[Start of RECORDS TO PROCESS]

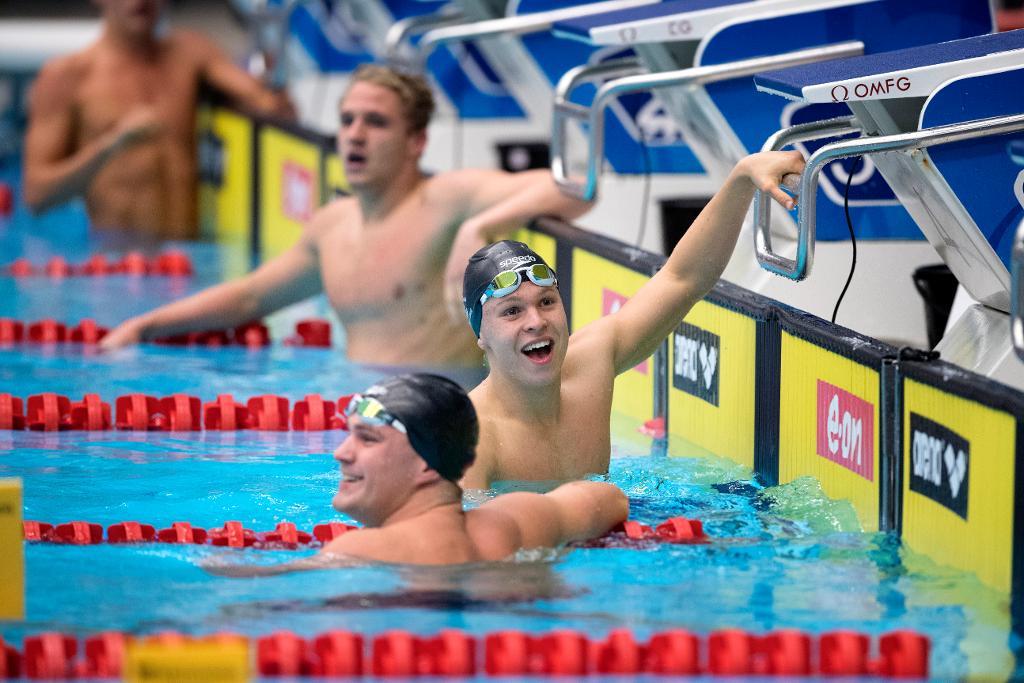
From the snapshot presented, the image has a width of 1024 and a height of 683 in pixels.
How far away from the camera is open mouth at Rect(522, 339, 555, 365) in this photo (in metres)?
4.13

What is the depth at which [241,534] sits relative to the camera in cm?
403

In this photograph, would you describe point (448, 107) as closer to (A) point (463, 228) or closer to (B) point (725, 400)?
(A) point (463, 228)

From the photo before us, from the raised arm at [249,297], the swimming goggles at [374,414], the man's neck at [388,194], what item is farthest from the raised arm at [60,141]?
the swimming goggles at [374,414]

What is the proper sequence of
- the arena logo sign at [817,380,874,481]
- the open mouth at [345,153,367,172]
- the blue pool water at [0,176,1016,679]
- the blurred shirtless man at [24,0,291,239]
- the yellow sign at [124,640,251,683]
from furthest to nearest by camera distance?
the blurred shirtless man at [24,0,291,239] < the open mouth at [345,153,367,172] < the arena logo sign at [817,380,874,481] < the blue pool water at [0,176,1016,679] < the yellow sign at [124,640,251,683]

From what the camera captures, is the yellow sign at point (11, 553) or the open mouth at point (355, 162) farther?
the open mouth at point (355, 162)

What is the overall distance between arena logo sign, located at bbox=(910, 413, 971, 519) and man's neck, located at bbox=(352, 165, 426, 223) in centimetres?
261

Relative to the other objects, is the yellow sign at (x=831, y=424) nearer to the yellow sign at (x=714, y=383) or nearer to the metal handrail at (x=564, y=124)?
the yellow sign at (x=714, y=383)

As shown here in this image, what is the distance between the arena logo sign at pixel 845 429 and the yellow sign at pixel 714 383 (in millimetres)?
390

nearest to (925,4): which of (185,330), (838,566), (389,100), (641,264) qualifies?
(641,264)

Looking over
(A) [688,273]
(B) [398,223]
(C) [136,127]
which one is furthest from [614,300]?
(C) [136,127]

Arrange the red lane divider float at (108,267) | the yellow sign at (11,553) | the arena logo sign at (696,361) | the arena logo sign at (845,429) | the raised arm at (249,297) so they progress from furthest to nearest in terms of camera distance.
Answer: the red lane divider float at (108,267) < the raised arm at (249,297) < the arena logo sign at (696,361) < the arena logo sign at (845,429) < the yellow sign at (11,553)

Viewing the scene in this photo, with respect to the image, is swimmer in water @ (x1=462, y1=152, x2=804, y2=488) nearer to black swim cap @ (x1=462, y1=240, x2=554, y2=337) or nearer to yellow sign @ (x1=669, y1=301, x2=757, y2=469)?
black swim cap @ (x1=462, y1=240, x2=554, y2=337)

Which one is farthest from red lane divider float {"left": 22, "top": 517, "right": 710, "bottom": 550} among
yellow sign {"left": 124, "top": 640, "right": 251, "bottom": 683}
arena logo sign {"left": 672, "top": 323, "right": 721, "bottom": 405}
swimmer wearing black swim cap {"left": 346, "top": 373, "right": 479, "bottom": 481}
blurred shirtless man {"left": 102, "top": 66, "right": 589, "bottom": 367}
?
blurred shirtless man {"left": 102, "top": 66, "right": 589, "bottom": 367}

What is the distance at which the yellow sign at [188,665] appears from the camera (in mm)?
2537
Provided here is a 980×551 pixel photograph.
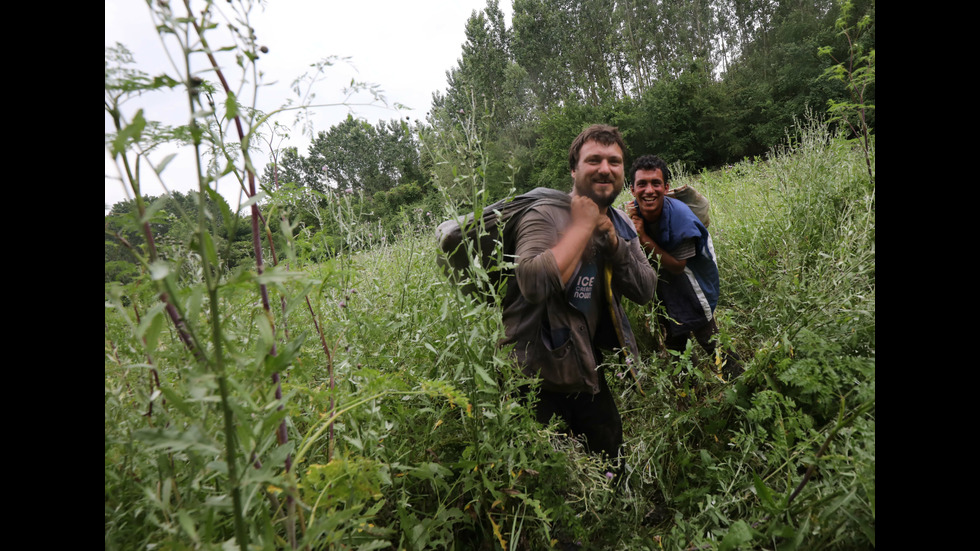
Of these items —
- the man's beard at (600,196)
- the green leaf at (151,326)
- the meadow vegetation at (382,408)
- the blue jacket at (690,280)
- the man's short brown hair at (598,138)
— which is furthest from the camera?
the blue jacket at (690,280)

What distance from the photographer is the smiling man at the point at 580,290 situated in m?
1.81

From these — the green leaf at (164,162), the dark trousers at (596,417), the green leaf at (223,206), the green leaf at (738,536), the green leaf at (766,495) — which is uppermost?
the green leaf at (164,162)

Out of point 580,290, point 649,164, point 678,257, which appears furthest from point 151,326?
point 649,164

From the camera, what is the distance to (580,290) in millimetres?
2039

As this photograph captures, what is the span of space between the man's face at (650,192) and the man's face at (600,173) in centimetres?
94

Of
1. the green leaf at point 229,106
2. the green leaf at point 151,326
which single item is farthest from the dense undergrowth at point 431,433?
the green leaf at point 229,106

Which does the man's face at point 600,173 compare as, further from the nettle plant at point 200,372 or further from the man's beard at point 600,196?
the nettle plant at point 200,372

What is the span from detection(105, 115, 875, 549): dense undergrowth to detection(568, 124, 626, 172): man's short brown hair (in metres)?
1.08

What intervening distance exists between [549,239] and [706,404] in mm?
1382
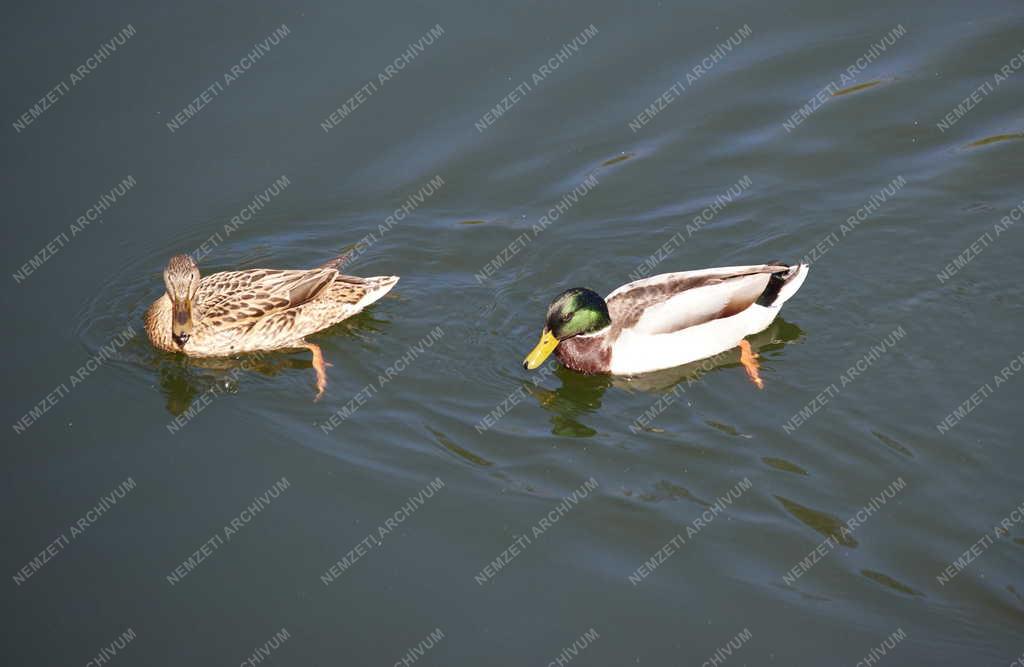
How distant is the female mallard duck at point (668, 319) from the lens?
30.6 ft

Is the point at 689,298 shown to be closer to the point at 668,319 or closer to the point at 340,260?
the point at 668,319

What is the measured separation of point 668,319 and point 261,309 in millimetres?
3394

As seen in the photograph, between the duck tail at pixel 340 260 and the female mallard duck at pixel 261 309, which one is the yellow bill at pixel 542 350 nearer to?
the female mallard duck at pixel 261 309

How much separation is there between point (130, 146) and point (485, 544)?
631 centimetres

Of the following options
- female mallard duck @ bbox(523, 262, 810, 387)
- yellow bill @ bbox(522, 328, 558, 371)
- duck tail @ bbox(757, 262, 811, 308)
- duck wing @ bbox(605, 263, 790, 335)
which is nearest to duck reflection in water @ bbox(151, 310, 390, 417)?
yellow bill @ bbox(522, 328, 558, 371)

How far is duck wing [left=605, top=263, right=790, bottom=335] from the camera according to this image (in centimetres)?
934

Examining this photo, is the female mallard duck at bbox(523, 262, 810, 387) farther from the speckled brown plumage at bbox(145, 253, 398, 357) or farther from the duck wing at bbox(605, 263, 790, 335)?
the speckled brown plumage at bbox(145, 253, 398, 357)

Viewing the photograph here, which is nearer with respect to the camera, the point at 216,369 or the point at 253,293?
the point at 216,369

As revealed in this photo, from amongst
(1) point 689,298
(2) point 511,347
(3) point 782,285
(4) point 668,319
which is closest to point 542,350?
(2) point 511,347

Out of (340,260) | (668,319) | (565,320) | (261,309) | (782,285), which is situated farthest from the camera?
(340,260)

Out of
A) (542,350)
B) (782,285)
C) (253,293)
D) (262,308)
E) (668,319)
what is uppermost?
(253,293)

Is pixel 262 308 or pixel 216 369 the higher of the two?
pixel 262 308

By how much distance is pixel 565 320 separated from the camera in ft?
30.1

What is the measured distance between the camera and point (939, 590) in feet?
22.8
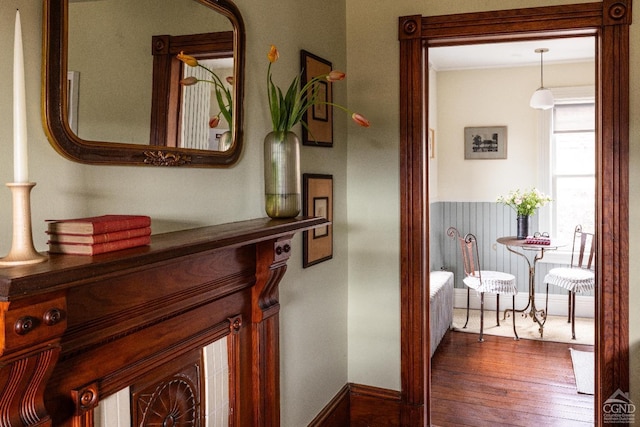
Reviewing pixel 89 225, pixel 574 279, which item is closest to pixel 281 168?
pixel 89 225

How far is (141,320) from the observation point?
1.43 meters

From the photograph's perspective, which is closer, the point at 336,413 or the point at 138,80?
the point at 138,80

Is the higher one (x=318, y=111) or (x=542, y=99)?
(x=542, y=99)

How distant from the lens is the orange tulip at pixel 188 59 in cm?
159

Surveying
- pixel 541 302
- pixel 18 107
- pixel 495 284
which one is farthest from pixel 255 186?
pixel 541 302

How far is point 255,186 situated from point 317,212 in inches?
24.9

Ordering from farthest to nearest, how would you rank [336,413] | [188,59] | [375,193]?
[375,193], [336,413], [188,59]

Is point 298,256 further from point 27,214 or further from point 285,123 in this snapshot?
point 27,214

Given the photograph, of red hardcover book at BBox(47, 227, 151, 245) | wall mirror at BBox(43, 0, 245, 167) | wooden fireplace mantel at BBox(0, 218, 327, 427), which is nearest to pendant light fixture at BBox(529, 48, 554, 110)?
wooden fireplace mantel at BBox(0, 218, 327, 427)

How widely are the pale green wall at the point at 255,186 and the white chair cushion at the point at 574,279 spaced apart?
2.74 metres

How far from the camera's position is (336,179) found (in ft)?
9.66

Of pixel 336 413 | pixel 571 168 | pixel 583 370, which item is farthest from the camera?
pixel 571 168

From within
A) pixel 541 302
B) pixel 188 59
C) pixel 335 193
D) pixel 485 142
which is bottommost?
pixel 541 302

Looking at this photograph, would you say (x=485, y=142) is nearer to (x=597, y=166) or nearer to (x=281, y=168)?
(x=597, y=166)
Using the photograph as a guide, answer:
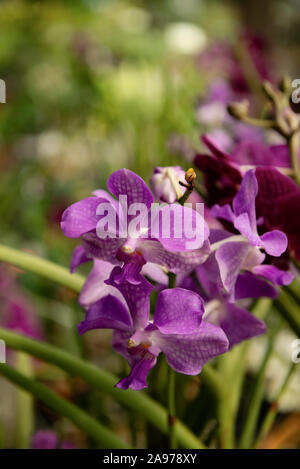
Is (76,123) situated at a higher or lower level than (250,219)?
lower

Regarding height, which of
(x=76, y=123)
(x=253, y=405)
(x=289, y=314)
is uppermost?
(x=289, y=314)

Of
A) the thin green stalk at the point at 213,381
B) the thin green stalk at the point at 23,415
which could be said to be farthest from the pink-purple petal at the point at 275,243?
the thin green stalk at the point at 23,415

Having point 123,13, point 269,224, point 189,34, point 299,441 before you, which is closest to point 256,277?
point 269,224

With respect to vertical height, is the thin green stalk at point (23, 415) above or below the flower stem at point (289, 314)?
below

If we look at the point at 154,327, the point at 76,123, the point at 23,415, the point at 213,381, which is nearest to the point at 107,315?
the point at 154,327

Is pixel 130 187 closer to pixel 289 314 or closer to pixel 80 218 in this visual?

[End of RECORDS TO PROCESS]

Pull out the stretch of the listing from its very beginning through the line containing "the blurred shirtless man at [24,0,291,239] <", copying each line verbatim and omitting the pictures.

From the snapshot presented, the image has a width of 1024 and a height of 683 in pixels.
How far away from the camera is open mouth at Rect(522, 339, 555, 365) in this photo (in metres)?
4.13

What is the depth at which [241,534] sits relative to the camera in cm?
403

In this photograph, would you describe point (448, 107) as closer to (A) point (463, 228) or closer to (B) point (725, 400)?
(A) point (463, 228)

From the photo before us, from the raised arm at [249,297], the swimming goggles at [374,414], the man's neck at [388,194], what item is farthest from the raised arm at [60,141]?
the swimming goggles at [374,414]

What is the proper sequence of
- the arena logo sign at [817,380,874,481]
- the open mouth at [345,153,367,172]
- the blue pool water at [0,176,1016,679]
- the blurred shirtless man at [24,0,291,239]
- the yellow sign at [124,640,251,683]
from furthest to nearest by camera distance?
the blurred shirtless man at [24,0,291,239] < the open mouth at [345,153,367,172] < the arena logo sign at [817,380,874,481] < the blue pool water at [0,176,1016,679] < the yellow sign at [124,640,251,683]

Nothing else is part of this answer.